* **WORK ITEM**
Set down the text of every item below exactly, leaving the pictures out.
[RECORDS PROVIDED]
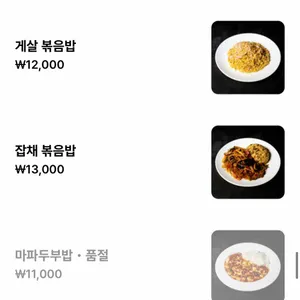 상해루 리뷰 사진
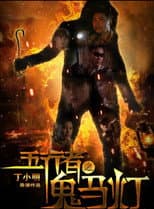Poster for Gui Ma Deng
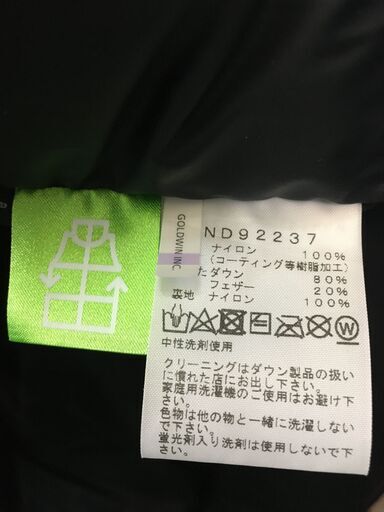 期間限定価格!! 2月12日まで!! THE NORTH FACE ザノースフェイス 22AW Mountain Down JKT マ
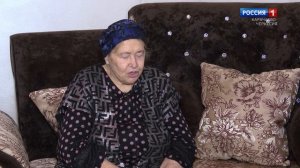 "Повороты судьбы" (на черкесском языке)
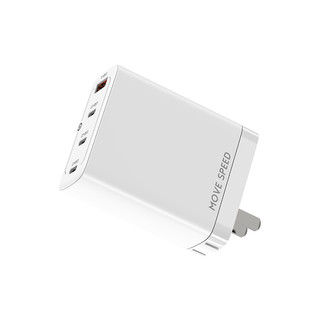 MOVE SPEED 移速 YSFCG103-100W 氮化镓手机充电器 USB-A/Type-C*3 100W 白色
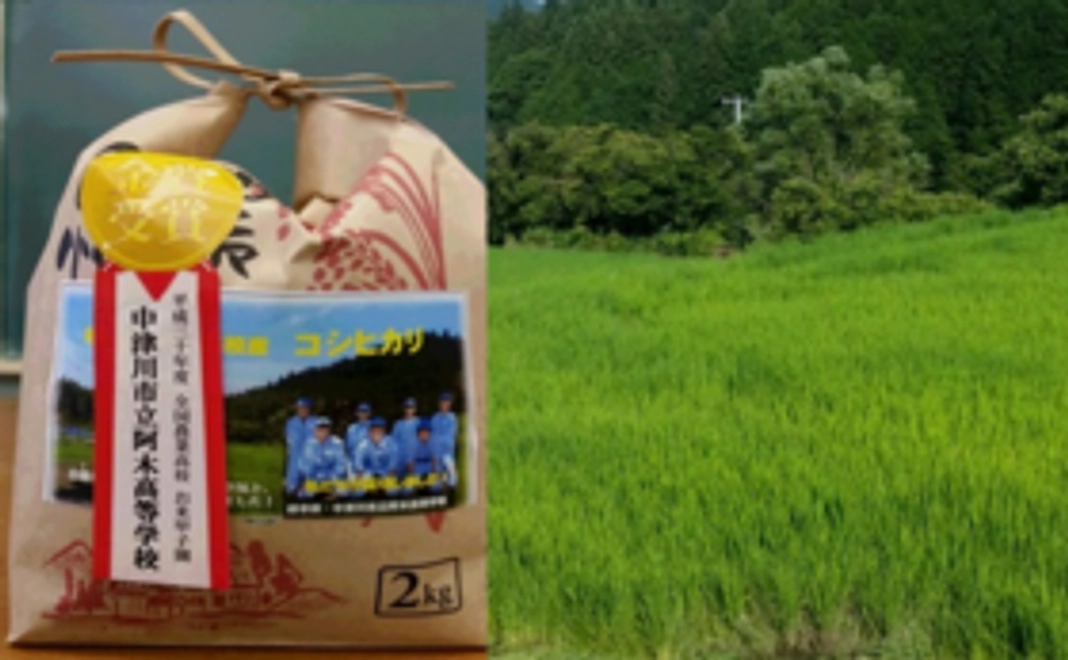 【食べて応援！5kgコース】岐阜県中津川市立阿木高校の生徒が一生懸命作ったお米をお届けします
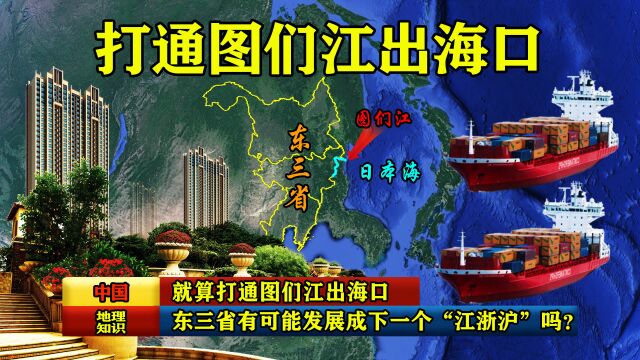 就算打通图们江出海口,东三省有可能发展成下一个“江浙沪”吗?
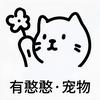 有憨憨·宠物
[/RECORDS PROVIDED]
* **SOLUTION**
 상해루 리뷰 사진
Poster for Gui Ma Deng
 期間限定価格!! 2月12日まで!! THE NORTH FACE ザノースフェイス 22AW Mountain Down JKT マ
 "Повороты судьбы" (на черкесском языке)
 MOVE SPEED 移速 YSFCG103-100W 氮化镓手机充电器 USB-A/Type-C*3 100W 白色
 【食べて応援！5kgコース】岐阜県中津川市立阿木高校の生徒が一生懸命作ったお米をお届けします
 就算打通图们江出海口,东三省有可能发展成下一个“江浙沪”吗?
 有憨憨·宠物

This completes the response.